Bunu duyan dükün bütün öfkesi, neredeyse bir kahkahayla patlayacaktı; dedi ki:
"Senor Don Quijote’nin başına gelen olaylar o kadar olağanüstü ki, uşağımın uşağım olmadığına inanasım geliyor. Biz yine de şöyle bir tedbire başvuralım: İsterseniz, evliliği on beş gün erteleyip bizi şüpheye düşüren bu şahsı bir yere kapatalım: bu süre içinde belki eski haline döner. Büyücülerin Senor Don Quijote'ye besledikleri garez daha fazla sürmez nasılsa; hele bu düzenbazlıklarının, değiştirmelerinin işe yaramadığını gördükleri zaman."
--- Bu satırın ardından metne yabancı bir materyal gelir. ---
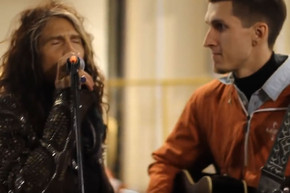 Busker singing Aerosmith doesn't realize Steven Tyler is quietly watching from the crowd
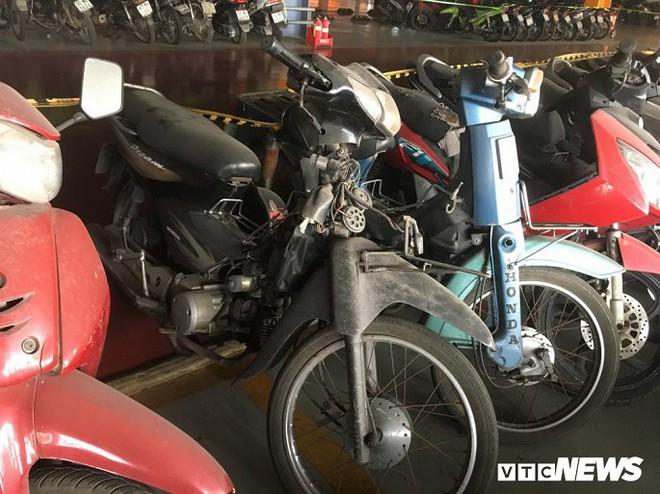 Ảnh: Hàng trăm xe máy bị bỏ rơi, thành cục nợ ở sân bay Tân Sơn Nhất - Ảnh 7.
"Efendim," dedi, Sancho, "bu serseriler efendime ait şeyleri değiştirip birinin yerine başkasını koymayı âdet edindiler. Geçenlerde efendimin yendiği, Aynalar Şövalyesi adlı bir şövalyeyi, bizim köyün yerlisi, yakın arkadaşımız, bakalorya sahibi Sansón Carrasco'ya dönüştürdüler, Senora Dulcinea del Toboso'yu da kaba bir köylü kızına. Onun için, bu uşağın hayat boyu uşak olarak yaşayıp uşak olarak öleceğini zannediyorum ben."
Dona Rodriguez'in kızı buna şöyle cevap verdi:
"Benimle evlenmek isteyen bu adam kim olursa olsun, ben minnettarım; ben bir soylunun dostu olup aldatılacağıma, bir uşağın meşru karısı olmayı tercih ederim; zaten beni aldatan da soylu sayılmaz."
Bütün bu tartışma ve olayların sonunda, değişiminin nereye varacağı belli oluncaya kadar Tosilos'un bir yere kapatılmasında karar kılındı. Don Quijote'nin zaferi herkes tarafından alkışlandı ve çoğunluk, o kadar bekledikleri savaşçıların paramparça olmadığını görünce üzüldüler, canları sıkıldı; tıpkı karşı taraf veya adalet affettiği için suçlu asılmadığı zaman hayal kırıklığına uğrayan çocuklar gibiydiler. Herkes dağıldı; dükle Don Quijote şatoya döndüler; Tosilos hapsedildi; Dona
Rodriguez ve kızı, olayın şu veya bu şekilde evlilikle sonuçlanacağını görünce çok memnun oldular; Tosilos da aynı umudu paylaşıyordu.